Business Services Industry
Improve or perish
Communication World, Feb, 1997 by Frank Winston Wylie
* Bill, director of public relations of an eastern U.S. charity for 17 years under five different executive directors, had enjoyed excellent personnel evaluations. Then, his boss called him in and said, "I've decided that as part of our reorganization, I'm going to let you go."
* Mark, who'd had a heart attack two years earlier and a bypass six months ago, got an even simpler message after 22 years of devoted service as a media relations manager for a major corporation. His boss said, "We've got to reduce costs and you're one of the ones to go."
These stories provide a reality orientation to the current world of work. Now is when things are better than they will be. We may expect that the U.S. role in the world market will continue to decline, and indeed that we shall have to negotiate just to slow the progress of decline. The days of simplistic and superpower-dictated ways of life are past. So is the job world as we have known or even now imagine it.
Let's look at the scenario for this totally different and erratically changing world:
* Sudden and lasting unemployment are no longer a blue-collar monopoly. They affect all levels of work and seniority.
* High-paying production jobs are being replaced by low-paying service sector jobs. (In 1993, the U.S. ranked tenth in production salaries, nine dollars per hour less than Germany.)
* Competition for all jobs is far more intense than ever before.
* Immigrants, who account for 30 percent of the U.S. population growth (1994), are earning an increasing number of jobs.
* Women are taking an increasing share of higher-paying jobs, but generally have yet to achieve equal pay for equal work.
* Many jobs have been, and are being, exported to cheaper labor markets.
* We live in a mine field of racial, ethnic and sexual discrimination that must change or we will face a real revolution.
* Work will be divided more equitably among men and women.
* The elderly, in increasing numbers, will postpone retirement and hold on to their jobs longer.
Bottom line: increased competition for every one of the fewer available (per person) jobs. No one who has only one-job skills will survive to enjoy the future.
Let's consider both the private and public work places. In private industry (1995), average employee compensation amounted to $17.10 per hour, $12.25 plus $4.85 in benefits. At the same time, the pay in the U.S. for local state and federal government employees was $17.31 in pay and $7.56 in benefits. Private total: $17.10/hour. Public total: $24.87. One you pay for in product, the other in taxes.
The battle for survival is real for nations and for individuals. The minimal, ethical ground rules of the past are now forgotten. We have "open marriage employment," and the policies of decency and accommodation have given way to bottom-line profitability. The new ethic is momentary in nature, ruleless, and often ruthless in practice. It's "dog eat dog."
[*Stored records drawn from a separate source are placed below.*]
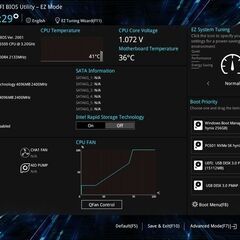 【値下げ】Intelのデスクトップ版CPU「Core i5 6500」とマザーボードその他セットです。の画像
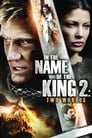 Во имя короля 2 (2011) трейлер фильма в хорошем качестве 1080p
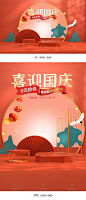 国庆节海报,国庆海报,红色喜庆海报,红色海报,红色背景,国庆狂欢季海报,国庆banner,节日海报,节庆海报,电商海报,天猫海报,淘宝海报,C4D海报,立体空间,国潮海报,国风海报,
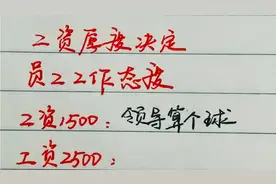 工资厚度决定员工的工作态度，你认同吗？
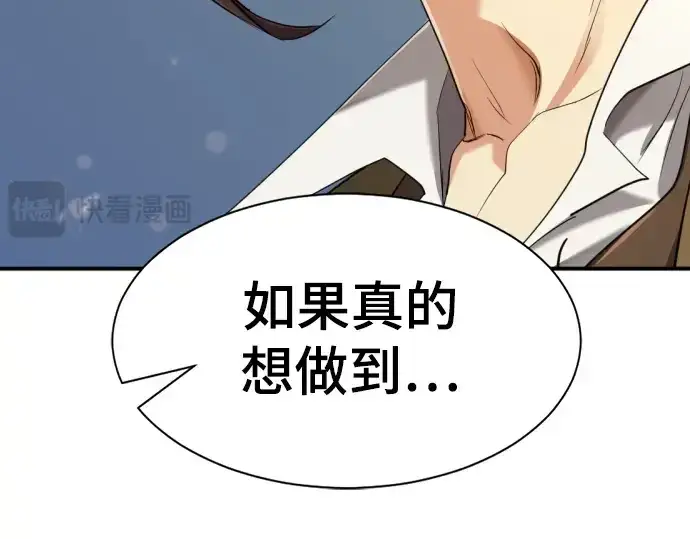 《史诗级领地设计师》第204话图230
While it is popular to bemoan adversity, it is more beneficial to consider ways in which we each can, indeed must, improve our future. And, we really must seek two solutions at the same time: (1) We must improve our own potential to deal with change and adversity, recognizing that change is really the only constant. (2) We must improve the society in which we live before it disintegrates in succeeding waves of violence. If we do less than a good job at both, we sacrifice our future.
Let us return to the stories of Bill and Mark. Both lost their jobs suddenly and perhaps through no fault of their own. One could say that they were victims of change. Or, one could say that they were obsolescent workers from another age. Regardless of the cause, they were suddenly unemployed. They had allowed themselves to become dispensable, and they had not prepared for either disaster or new opportunities.
Perhaps it was that their jobs just did not need to exist anymore. Perhaps it was because they had atrophied into disrepute. Or, maybe, it was just that a new boss chose to make changes to improve his or her own immediate future. Whatever the cause, their cases define our problem: They were suddenly out of work, only qualified for the one job that they had held. They were relics from a past that will not return.
So, face the facts as they are, and plan for your future as best you can define it. First, you must devote more time and better creative and persuasive efforts to improving the society in which we live, the society which determines, to a great extent, how we shall be allowed to prosper. There is an extra, personal benefit in active community service: You build a larger network of good contacts.
Second, let's review what education means in the marketplace and then consider the urgency of our own professional development. We must realize the inordinate disadvantage that poor education ensures.
The messages are clear. Those who have the advantage of education have a greater chance of succeeding. They earn more, but the rewards for men and women remain disparate and unfortunate, especially as women head 22 percent of all U.S. households with children. Also, some 60 percent of women over 16 are now in the work force. And, in 1993, over 39 million Americans were below the poverty level.